▶ **Job**:
Word for word, repeat the entries, minus the pictures.

§ §

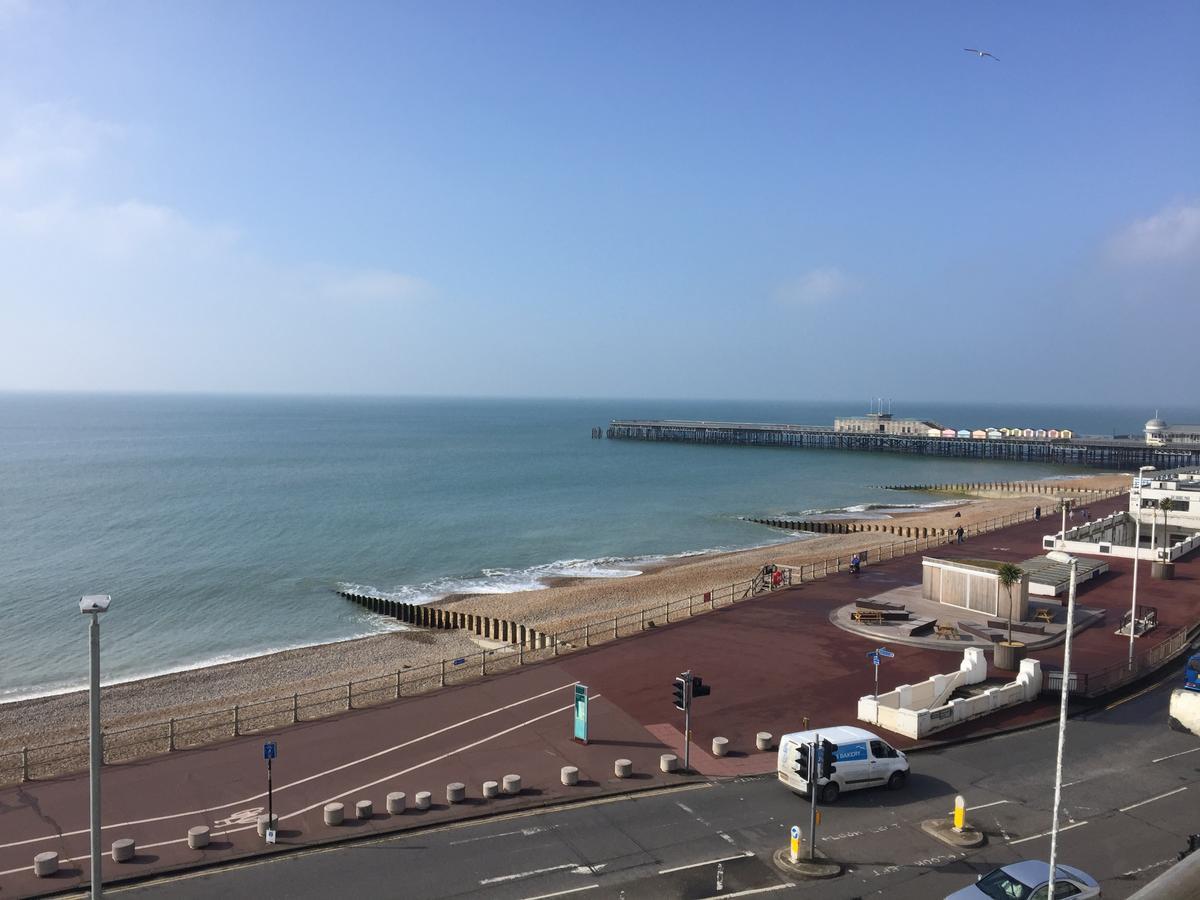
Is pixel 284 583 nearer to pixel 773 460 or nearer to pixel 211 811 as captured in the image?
pixel 211 811

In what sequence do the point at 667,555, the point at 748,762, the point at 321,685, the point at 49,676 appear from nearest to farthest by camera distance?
1. the point at 748,762
2. the point at 321,685
3. the point at 49,676
4. the point at 667,555

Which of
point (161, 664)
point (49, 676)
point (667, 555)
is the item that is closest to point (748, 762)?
point (161, 664)

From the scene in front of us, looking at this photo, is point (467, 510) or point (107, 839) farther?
point (467, 510)

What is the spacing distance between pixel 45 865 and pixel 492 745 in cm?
964

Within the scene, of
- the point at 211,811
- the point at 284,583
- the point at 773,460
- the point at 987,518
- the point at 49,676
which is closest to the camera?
the point at 211,811

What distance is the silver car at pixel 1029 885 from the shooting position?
1283cm

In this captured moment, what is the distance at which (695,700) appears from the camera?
977 inches

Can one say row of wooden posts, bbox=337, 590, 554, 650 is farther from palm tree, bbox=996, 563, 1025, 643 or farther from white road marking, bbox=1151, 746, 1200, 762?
white road marking, bbox=1151, 746, 1200, 762

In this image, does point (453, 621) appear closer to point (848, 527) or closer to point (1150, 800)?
point (1150, 800)

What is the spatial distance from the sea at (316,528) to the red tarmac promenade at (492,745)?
20.4 m

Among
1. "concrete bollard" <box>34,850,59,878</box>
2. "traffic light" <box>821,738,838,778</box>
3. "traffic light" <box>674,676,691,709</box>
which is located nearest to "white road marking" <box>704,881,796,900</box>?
"traffic light" <box>821,738,838,778</box>

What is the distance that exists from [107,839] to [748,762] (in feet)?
46.2

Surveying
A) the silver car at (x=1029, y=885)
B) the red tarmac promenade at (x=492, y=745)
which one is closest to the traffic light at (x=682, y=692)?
the red tarmac promenade at (x=492, y=745)

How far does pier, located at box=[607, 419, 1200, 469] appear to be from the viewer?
426 feet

§ §

▶ **Final answer**:
Is pixel 284 583 nearer to pixel 773 460 or nearer to pixel 211 811 as captured in the image?
pixel 211 811

In what sequence do the point at 667,555, the point at 748,762, the point at 321,685, the point at 49,676 appear from nearest to farthest by camera distance?
1. the point at 748,762
2. the point at 321,685
3. the point at 49,676
4. the point at 667,555

Which of
point (161, 664)
point (49, 676)
point (667, 555)
is the item that is closest to point (748, 762)?
point (161, 664)

From the scene in front of us, looking at this photo, is point (467, 510) or point (107, 839) farther?
point (467, 510)

What is the spacing distance between pixel 45 865 and pixel 492 745 in cm?
964

Within the scene, of
- the point at 211,811
- the point at 284,583
- the point at 773,460
- the point at 987,518
- the point at 49,676
which is closest to the camera?
the point at 211,811

What distance is the silver car at pixel 1029 885 from the shooting position?
1283cm

In this captured moment, what is the distance at which (695,700) appears from the camera?
977 inches

Can one say row of wooden posts, bbox=337, 590, 554, 650 is farther from palm tree, bbox=996, 563, 1025, 643 or farther from white road marking, bbox=1151, 746, 1200, 762?
white road marking, bbox=1151, 746, 1200, 762

In this image, does point (453, 621) appear closer to point (848, 527) or closer to point (1150, 800)?
point (1150, 800)

What is the spatial distance from the sea at (316,528) to the red tarmac promenade at (492,745)?
20.4 m

Among
1. "concrete bollard" <box>34,850,59,878</box>
2. "traffic light" <box>821,738,838,778</box>
3. "traffic light" <box>674,676,691,709</box>
which is located nearest to "white road marking" <box>704,881,796,900</box>?
"traffic light" <box>821,738,838,778</box>

What is the distance that exists from [107,839] to [748,762] (in feet)?
46.2

Surveying
A) the silver car at (x=1029, y=885)
B) the red tarmac promenade at (x=492, y=745)
which one is closest to the traffic light at (x=682, y=692)?
the red tarmac promenade at (x=492, y=745)

How far does pier, located at box=[607, 419, 1200, 469] appear to be from the viewer?
426 feet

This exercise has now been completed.